• **Given request**
Set the following entries down again exactly, line by line.

Data entries:
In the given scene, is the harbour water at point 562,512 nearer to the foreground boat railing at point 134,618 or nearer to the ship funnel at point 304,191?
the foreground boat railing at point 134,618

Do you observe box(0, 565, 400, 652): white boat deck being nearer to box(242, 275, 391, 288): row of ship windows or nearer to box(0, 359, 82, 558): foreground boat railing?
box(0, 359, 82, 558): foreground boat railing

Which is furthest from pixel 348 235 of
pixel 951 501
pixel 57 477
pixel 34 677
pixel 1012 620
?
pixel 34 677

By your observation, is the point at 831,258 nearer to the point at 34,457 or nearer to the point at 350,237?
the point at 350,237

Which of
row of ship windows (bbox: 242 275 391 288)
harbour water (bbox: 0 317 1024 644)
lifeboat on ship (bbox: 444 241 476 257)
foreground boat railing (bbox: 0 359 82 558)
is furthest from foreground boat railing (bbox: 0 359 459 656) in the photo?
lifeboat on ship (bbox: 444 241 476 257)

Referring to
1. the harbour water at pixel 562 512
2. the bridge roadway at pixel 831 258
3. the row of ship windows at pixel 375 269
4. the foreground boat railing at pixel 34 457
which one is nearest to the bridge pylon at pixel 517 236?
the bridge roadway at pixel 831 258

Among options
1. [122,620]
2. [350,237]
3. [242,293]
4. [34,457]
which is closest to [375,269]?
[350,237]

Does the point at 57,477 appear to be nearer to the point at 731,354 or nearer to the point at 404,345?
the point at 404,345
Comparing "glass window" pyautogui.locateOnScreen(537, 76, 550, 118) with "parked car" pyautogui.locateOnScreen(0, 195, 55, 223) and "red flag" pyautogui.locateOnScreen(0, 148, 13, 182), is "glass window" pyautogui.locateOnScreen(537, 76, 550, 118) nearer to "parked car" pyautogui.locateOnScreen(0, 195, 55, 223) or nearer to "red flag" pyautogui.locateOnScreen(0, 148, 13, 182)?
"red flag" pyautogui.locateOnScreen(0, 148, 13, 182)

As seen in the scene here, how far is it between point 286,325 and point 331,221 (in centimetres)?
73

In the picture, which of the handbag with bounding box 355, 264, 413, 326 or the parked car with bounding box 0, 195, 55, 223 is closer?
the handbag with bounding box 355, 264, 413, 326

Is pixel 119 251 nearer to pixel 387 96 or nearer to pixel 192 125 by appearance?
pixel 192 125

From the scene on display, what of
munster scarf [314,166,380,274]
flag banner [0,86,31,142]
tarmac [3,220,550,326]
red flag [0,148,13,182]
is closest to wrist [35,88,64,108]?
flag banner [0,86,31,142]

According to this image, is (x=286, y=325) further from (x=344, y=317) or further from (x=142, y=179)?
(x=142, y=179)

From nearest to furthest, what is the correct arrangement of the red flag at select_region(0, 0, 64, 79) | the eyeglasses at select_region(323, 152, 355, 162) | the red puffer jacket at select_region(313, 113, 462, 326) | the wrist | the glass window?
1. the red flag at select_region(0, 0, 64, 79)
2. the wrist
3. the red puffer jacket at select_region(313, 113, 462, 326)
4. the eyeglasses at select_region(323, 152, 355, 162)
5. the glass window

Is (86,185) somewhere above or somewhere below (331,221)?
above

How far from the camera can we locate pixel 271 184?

• **Solution for this exercise**
In the given scene, is the harbour water at point 562,512 nearer to the foreground boat railing at point 134,618 or nearer to the ship funnel at point 304,191?
the foreground boat railing at point 134,618

Do you observe box(0, 565, 400, 652): white boat deck being nearer to box(242, 275, 391, 288): row of ship windows or nearer to box(0, 359, 82, 558): foreground boat railing?
box(0, 359, 82, 558): foreground boat railing

Which is furthest from pixel 348 235 of
pixel 951 501
pixel 57 477
pixel 34 677
pixel 1012 620
?
pixel 34 677

By your observation, is the point at 831,258 nearer to the point at 34,457 or nearer to the point at 350,237?
the point at 350,237

Which of
row of ship windows (bbox: 242 275 391 288)
harbour water (bbox: 0 317 1024 644)
lifeboat on ship (bbox: 444 241 476 257)
foreground boat railing (bbox: 0 359 82 558)
is furthest from foreground boat railing (bbox: 0 359 459 656) in the photo?
lifeboat on ship (bbox: 444 241 476 257)

Referring to
1. the harbour water at pixel 562 512
2. the bridge roadway at pixel 831 258
3. the row of ship windows at pixel 375 269
4. the foreground boat railing at pixel 34 457
which one is nearest to the bridge pylon at pixel 517 236?
the bridge roadway at pixel 831 258

Among options
1. [122,620]
2. [350,237]
3. [242,293]
4. [34,457]
which is closest to [375,269]?
[350,237]

Does the point at 57,477 appear to be nearer to the point at 731,354 or nearer to the point at 404,345?
the point at 404,345
Comparing "glass window" pyautogui.locateOnScreen(537, 76, 550, 118) with "parked car" pyautogui.locateOnScreen(0, 195, 55, 223) and "red flag" pyautogui.locateOnScreen(0, 148, 13, 182), is "glass window" pyautogui.locateOnScreen(537, 76, 550, 118) nearer to "parked car" pyautogui.locateOnScreen(0, 195, 55, 223) or nearer to "red flag" pyautogui.locateOnScreen(0, 148, 13, 182)?
"red flag" pyautogui.locateOnScreen(0, 148, 13, 182)

As seen in the scene here, how far is it between point 286,325 and point 331,221 (in centimetres)?
73

In the picture, which of the handbag with bounding box 355, 264, 413, 326 or the parked car with bounding box 0, 195, 55, 223 is closer?
the handbag with bounding box 355, 264, 413, 326

Is pixel 119 251 nearer to pixel 387 96 or nearer to pixel 192 125 by appearance?
pixel 192 125

From the scene on display, what of
munster scarf [314,166,380,274]
flag banner [0,86,31,142]
tarmac [3,220,550,326]
red flag [0,148,13,182]
is closest to wrist [35,88,64,108]?
flag banner [0,86,31,142]

According to this image, is (x=286, y=325) further from (x=344, y=317) or further from (x=142, y=179)?
(x=142, y=179)

From nearest to furthest, what is the correct arrangement of the red flag at select_region(0, 0, 64, 79) | the eyeglasses at select_region(323, 152, 355, 162) | the red puffer jacket at select_region(313, 113, 462, 326) | the wrist | the glass window?
1. the red flag at select_region(0, 0, 64, 79)
2. the wrist
3. the red puffer jacket at select_region(313, 113, 462, 326)
4. the eyeglasses at select_region(323, 152, 355, 162)
5. the glass window

Is (86,185) somewhere above or somewhere below (331,221)?
above

How far from the camera can we locate pixel 271 184?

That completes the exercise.